First I have a system for breaking the eggshell that makes sure no shell bits get into the eggs.  You have to do it when the eggs are very cold.  Then take the sharp side of a knife and carefully hit the lower side of the egg at about midline.  That causes the egg to makes its own clean break.  Next in the bowl add water.  Here is the normal thing.  Milk adds something I forget since I don’t use it, water adds fluffy.  So most cooking shows say add a teaspoon or such … screw that.  I add about a huge dash.  I never measure it, like I never measure anything I add to stuff I cook (except bread.  That needs to be exact to make sure the bread forms correctly), I put the bowl under the faucet and give it a “shot”  or today I put the water into a cup measuring cup and between the two bowls I added about a 1/4 cup of water.  

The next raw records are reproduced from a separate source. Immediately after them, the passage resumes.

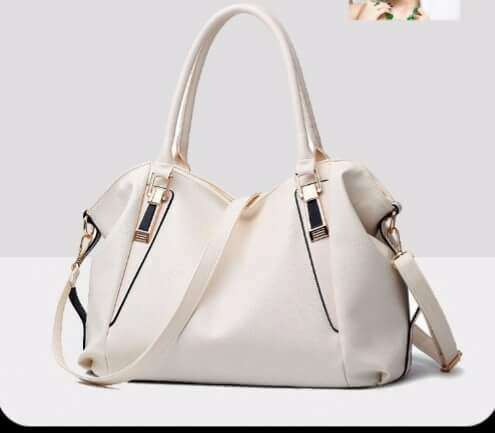 **New Arrivals!! Ladies quality handbags** Nairobi CBD - image 8
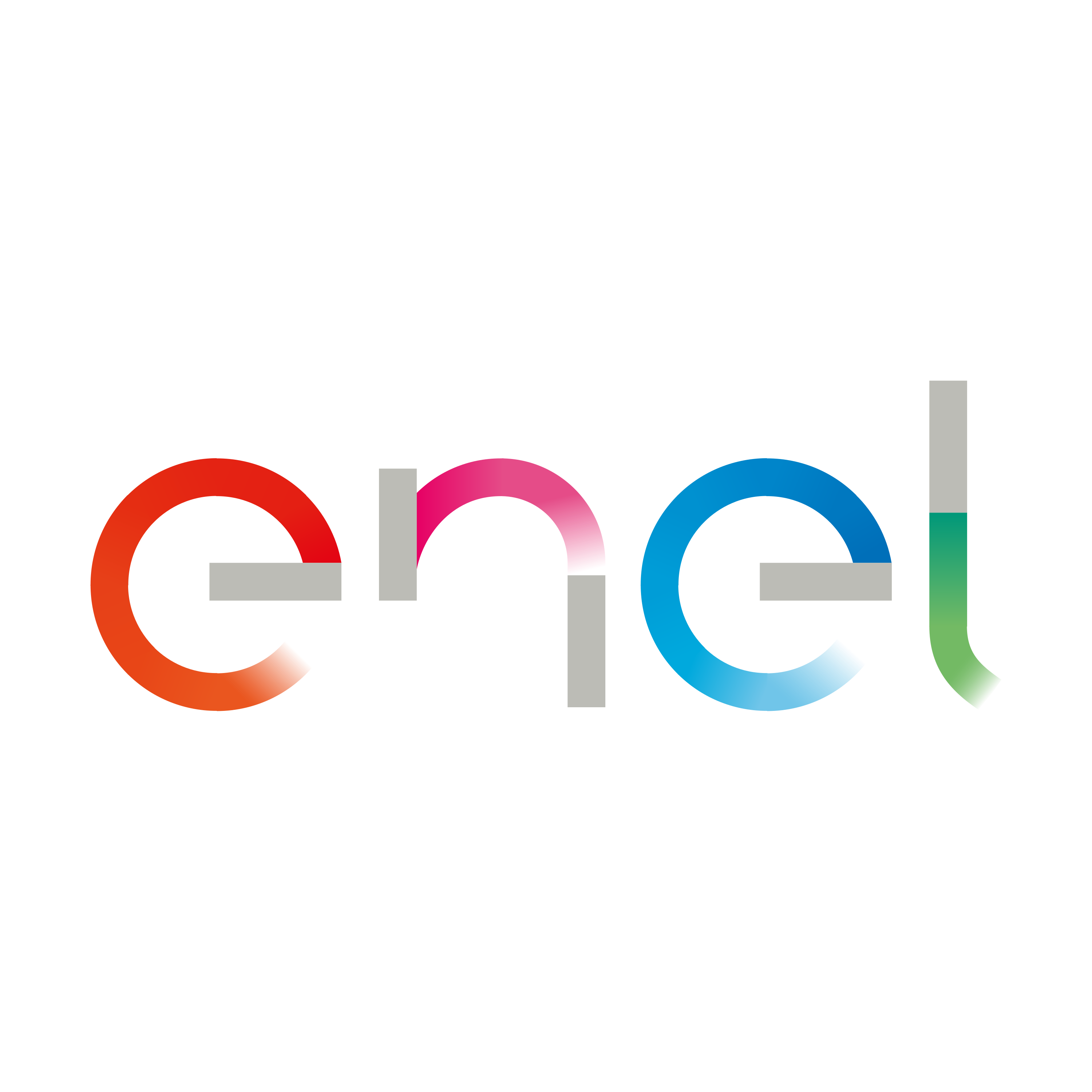 3000px-Enel_Group_logo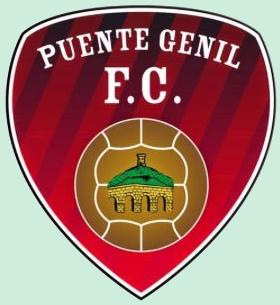 Puente Genil FC - Wikipedia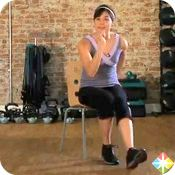 VIDEO: 11-Minute Seated Cardio Workout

Why don’t I worry about the amount of water?   Because after stirring it up in the bowls, I put the sauce pot on the stove with a large tab of real butter.  Ron used to ask why a sauce pot as he uses a flat pan.  Because the smaller pot can let me get the temperature up to a point there the water comes out on top and boils off and lets you fold and refold the eggs until the moisture boils away, then you can fold / chop the scrambled eggs up into ever smaller bits of good dry but not desiccated plate of scrambled eggs.   They still have enough moisture to let you mix ketchup or hot sauce into them. 

Thinking I was done, I started making posts.  But Ron had to go out and get stuff.  Crap.  But that was where all the other stuff of the last few days came to bite me in the butt.  On Sunday I don’t do much but watch news, and I guess on Saturday we had not done dishes, so we had two and a half days of dishes this morning … to be washed.  Ron wanted me to do that before he got home.  Damn it … OK Ron I will.  It took me until well after noon to wash / dry the dishes.   Again I thought I had blogging time.  But no.

I had barely sat down when Ron came home with the groceries.  Actually there were few groceries but He had spent most of that three or four hours he had been gone in Home Depot getting parts for the plumbing project he needed.  Ok now I could return to blogging right … Nope.  Ron decided that it was time to have the roast he put in the crock pot this morning at about 6 AM.  OK, help Ron make supper.  Yes we eat early.  About between 2 and 3 PM.  Why because after 4 pm I can’t eat, or have no interest to eat.  Help him with the corn, and potatoes which we decided to bake.  45 minutes later was lunch.  The meal was great. 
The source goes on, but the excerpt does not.